Three ways of looking at Pueblo art
Murray Whyte, Boston Globe, August 17, 2023
The image, by Cochiti Pueblo artist Victor Ortiz, is plucked from his future dystopian vision: A second Pueblo Revolution of 2180, five centuries past the real-life first, when his ancestors beat back Spanish colonial invaders in 1680. It marks the entry to “Painted: Our Bodies, Hearts, and Village," a new, exhiliratingly complex exhibition that recasts popular notions of art from Southwestern Indigenous Pueblo communities and connects them to a vibrant present. And Ortiz's future vision is jarring enough to shake any preconceptions loose.
Colby's exhibition is one of three in the Northeast this summer focused on art from the Pueblo communities: The other two are at the Metropolitan Museum of New York, and the Shelburne Museum in Vermont, soon to build a permanent home for its Native American collection. The overlap shouldn't be surprising. Pueblo art, particularly the majestic clay pots adorned with geometric and animist motifs that span centuries, have been coveted crowd-pleasers in urban America for decades. How the exhibitions diverge — in concept, in presentation, even in what they consider “Pueblo art" to be — is important. Together, they help sketch a broad, evolving reconsideration of what Indigenous representation in mainstream American museums was, is, and could potentially be.
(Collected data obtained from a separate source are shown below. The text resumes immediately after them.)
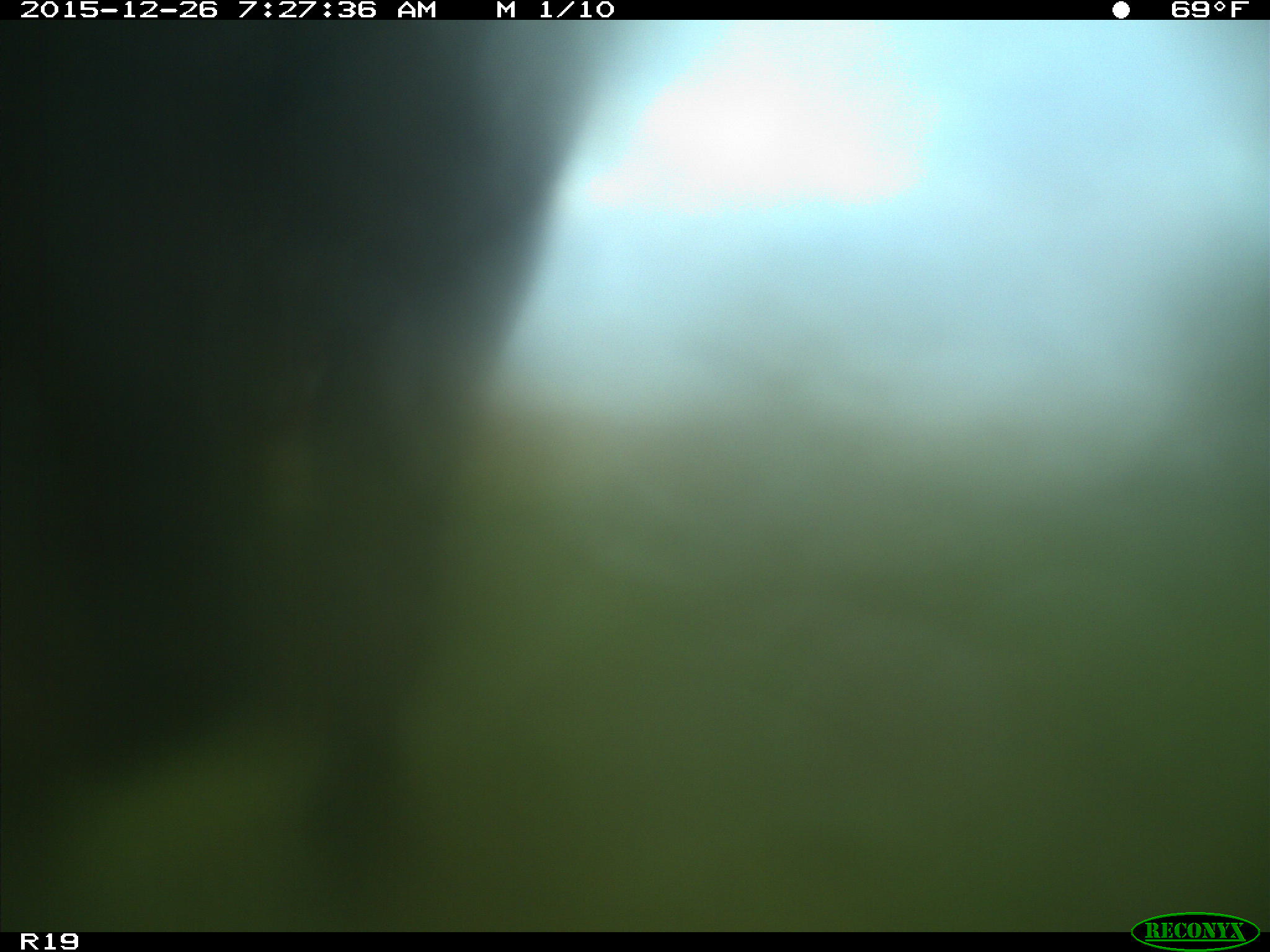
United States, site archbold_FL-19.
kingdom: Animalia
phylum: Chordata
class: Mammalia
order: Artiodactyla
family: Bovidae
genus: Bos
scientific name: Bos taurus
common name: domestic cow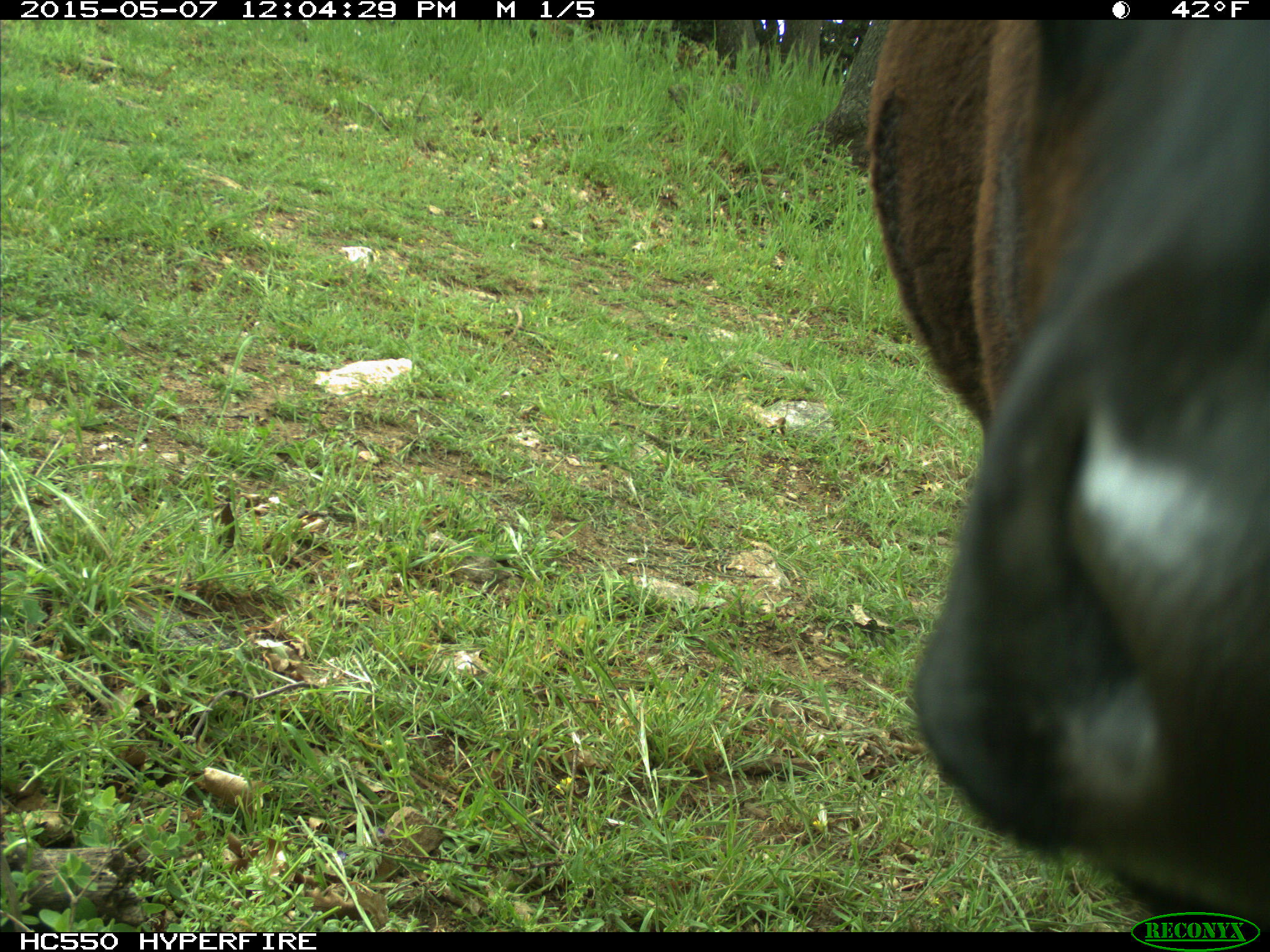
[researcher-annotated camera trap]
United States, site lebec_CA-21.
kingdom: Animalia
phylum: Chordata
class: Mammalia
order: Artiodactyla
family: Bovidae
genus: Bos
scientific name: Bos taurus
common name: domestic cow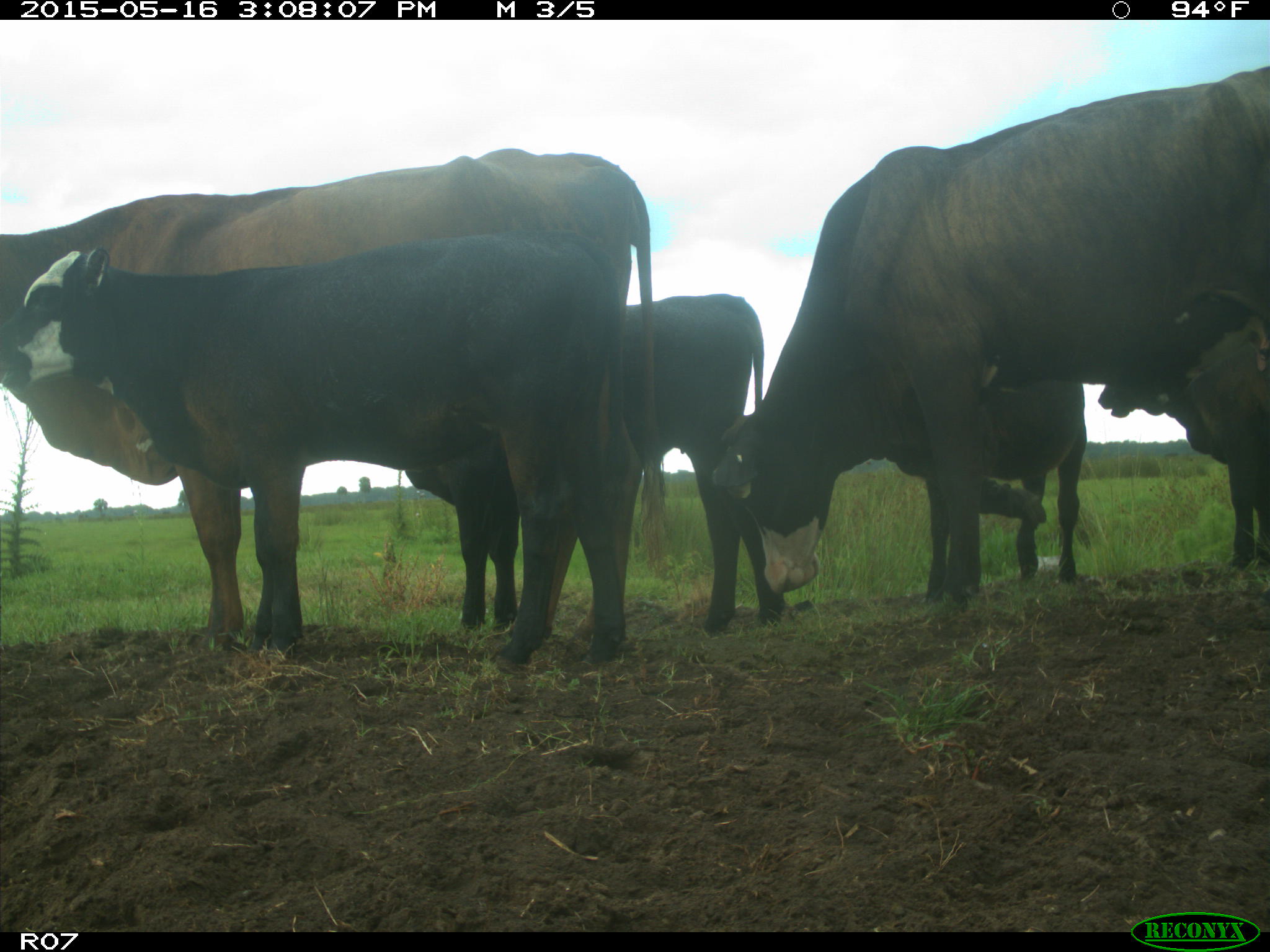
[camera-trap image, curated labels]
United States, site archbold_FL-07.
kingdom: Animalia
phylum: Chordata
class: Mammalia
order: Artiodactyla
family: Bovidae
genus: Bos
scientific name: Bos taurus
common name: domestic cow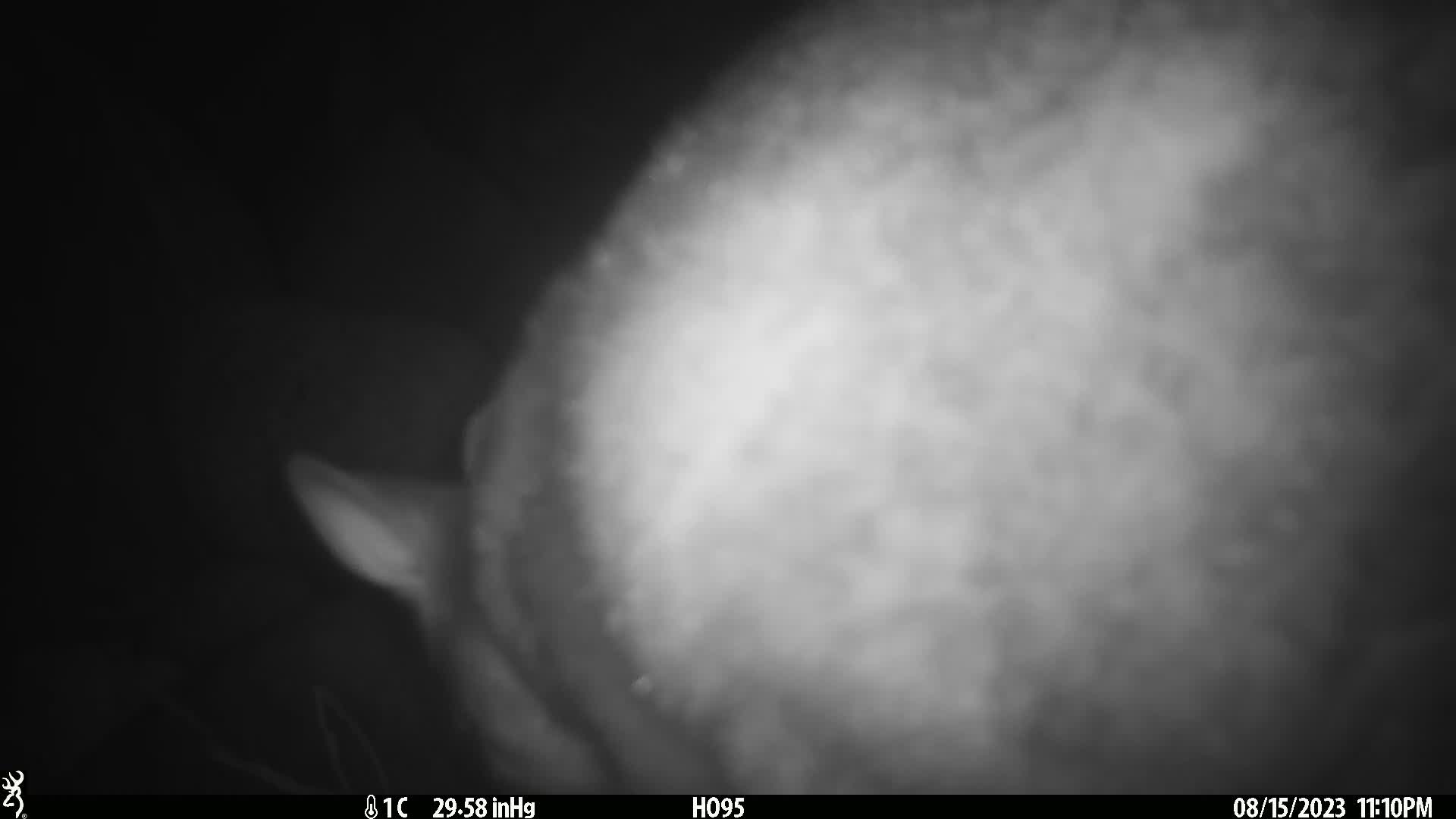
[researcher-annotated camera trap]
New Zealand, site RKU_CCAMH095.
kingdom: Animalia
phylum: Chordata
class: Mammalia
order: Diprotodontia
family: Phalangeridae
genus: Trichosurus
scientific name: Trichosurus vulpecula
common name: common brushtail possum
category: possum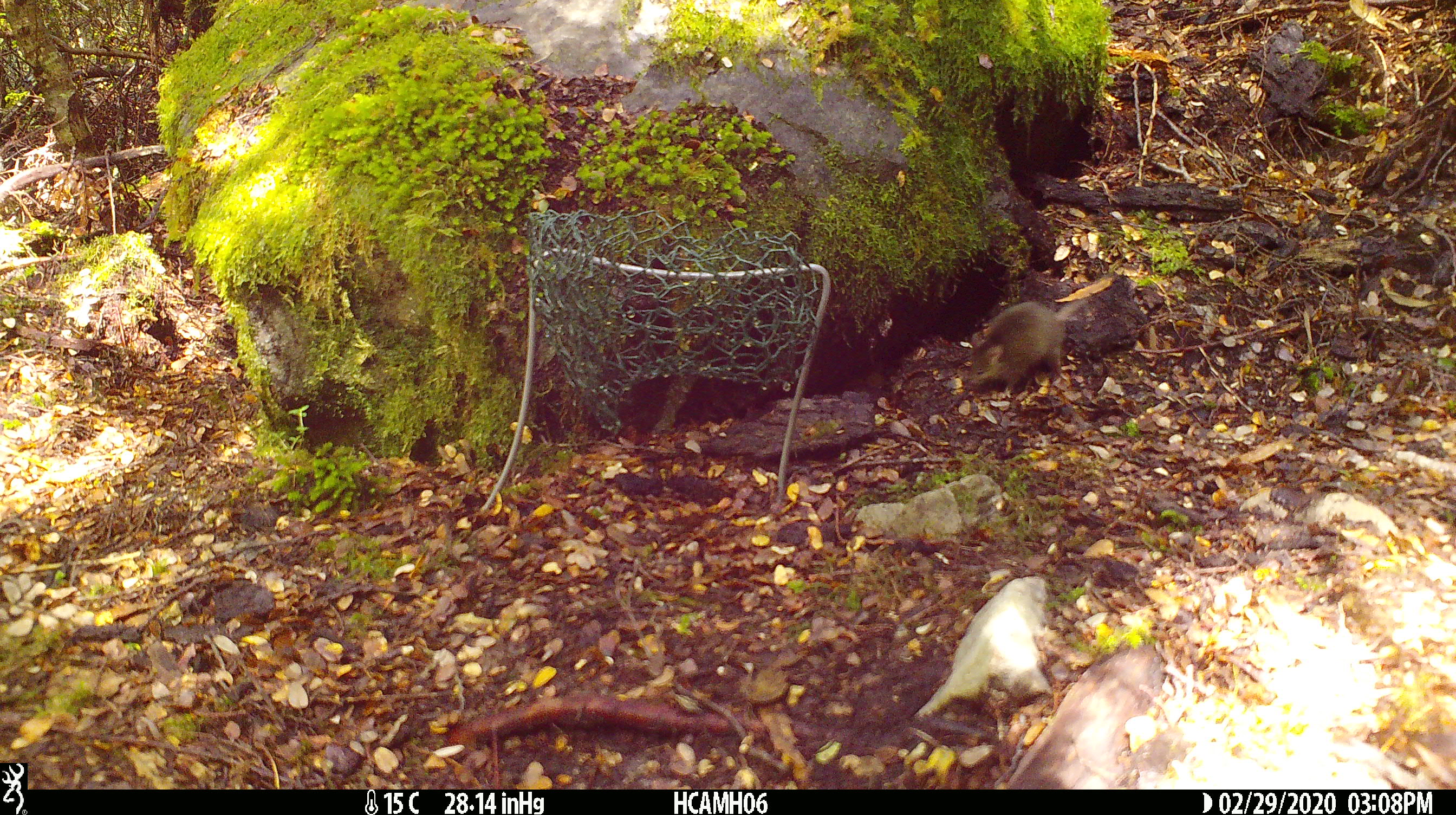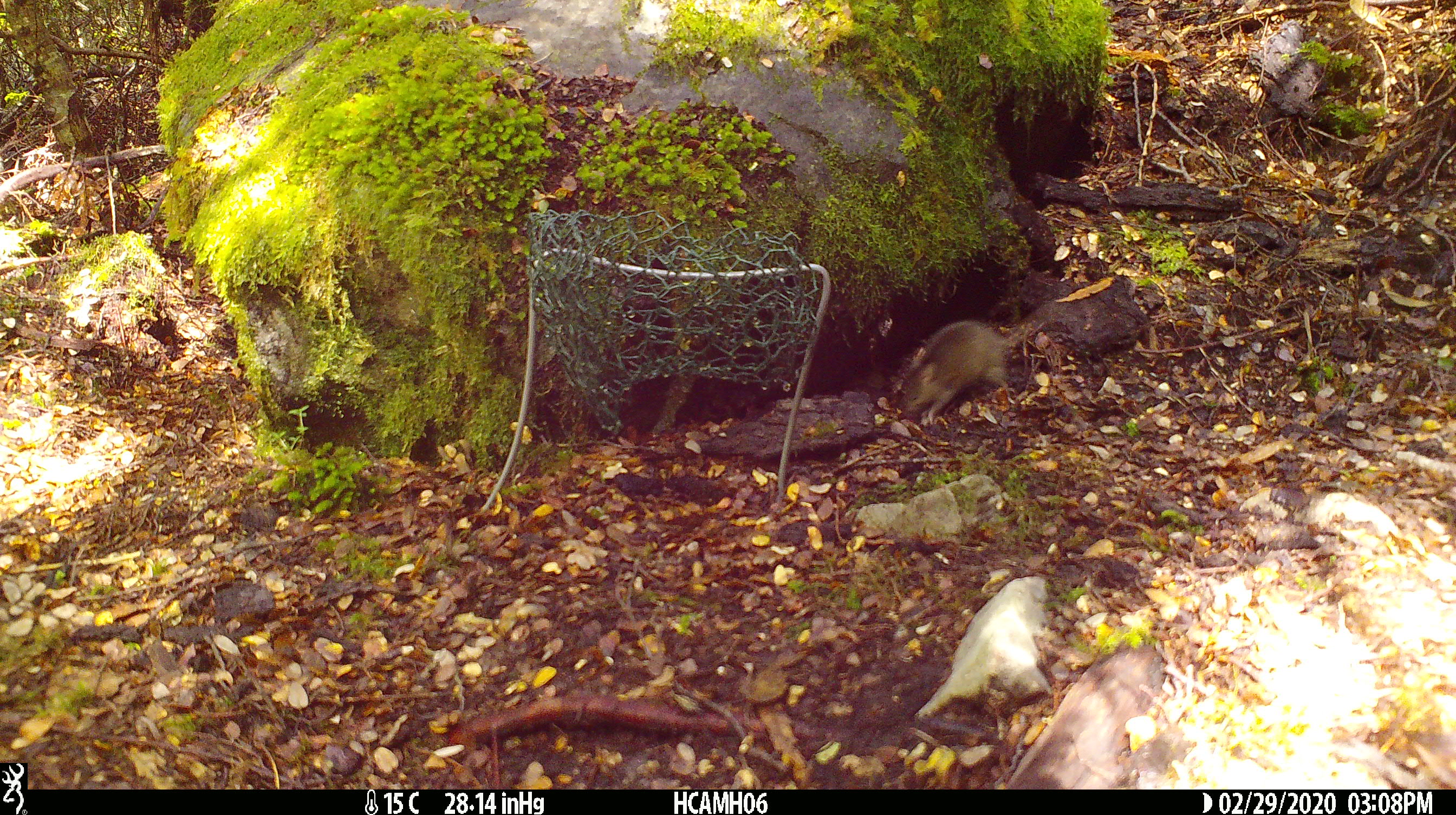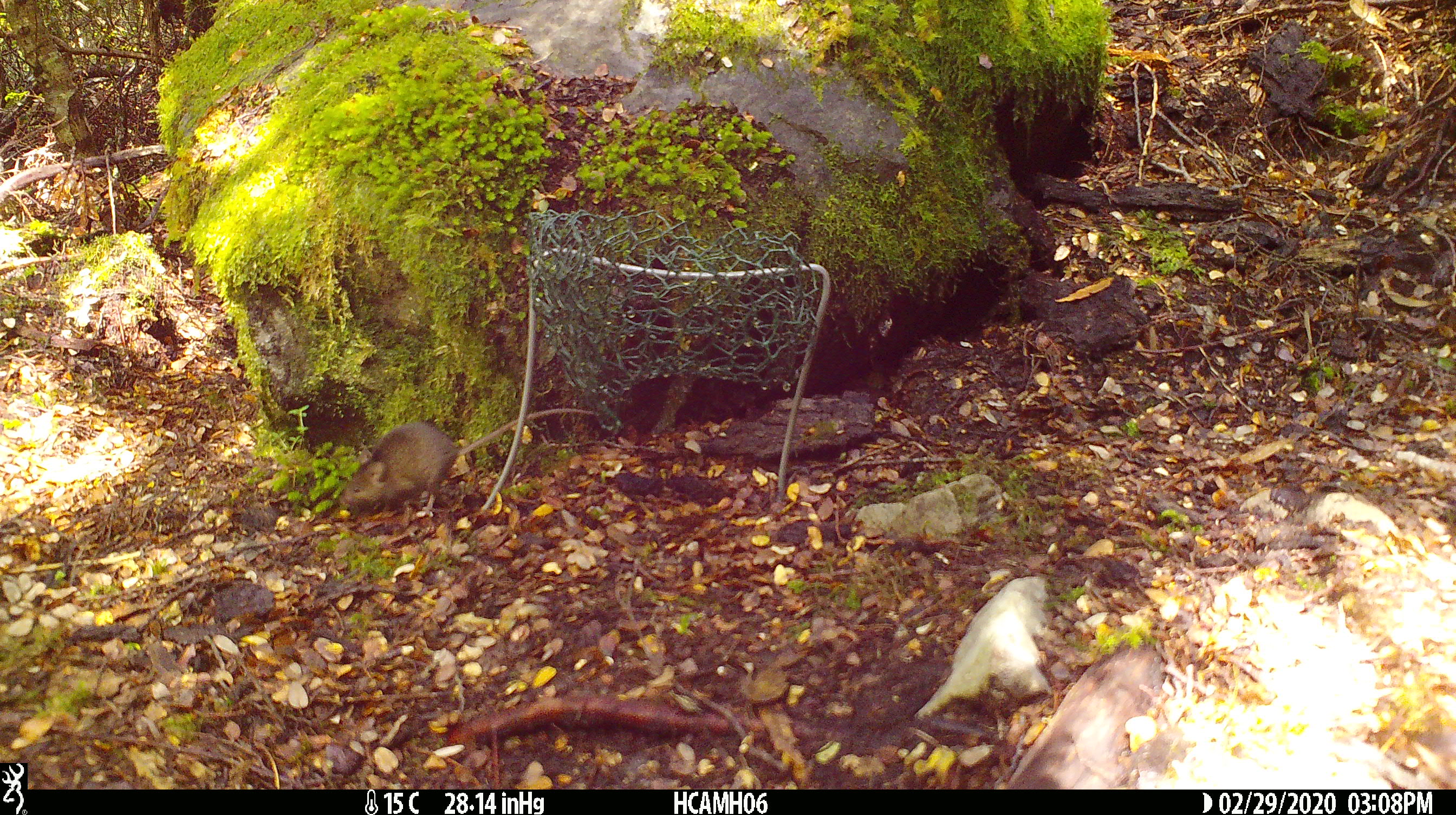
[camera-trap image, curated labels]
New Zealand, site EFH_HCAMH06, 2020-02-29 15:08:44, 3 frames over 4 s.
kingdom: Animalia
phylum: Chordata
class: Mammalia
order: Rodentia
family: Muridae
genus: Mus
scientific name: Mus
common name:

It's a moment rich with significant markers. In July, Jeffrey Gibson, a Choctaw-Cherokee artist from Colorado, was named the first Native American artist to represent the US at the Venice Biennale, one of the art world's most prestigious stages, next year. And in just the past few years, museums across the country have added curators of Native American art to their permanent rosters.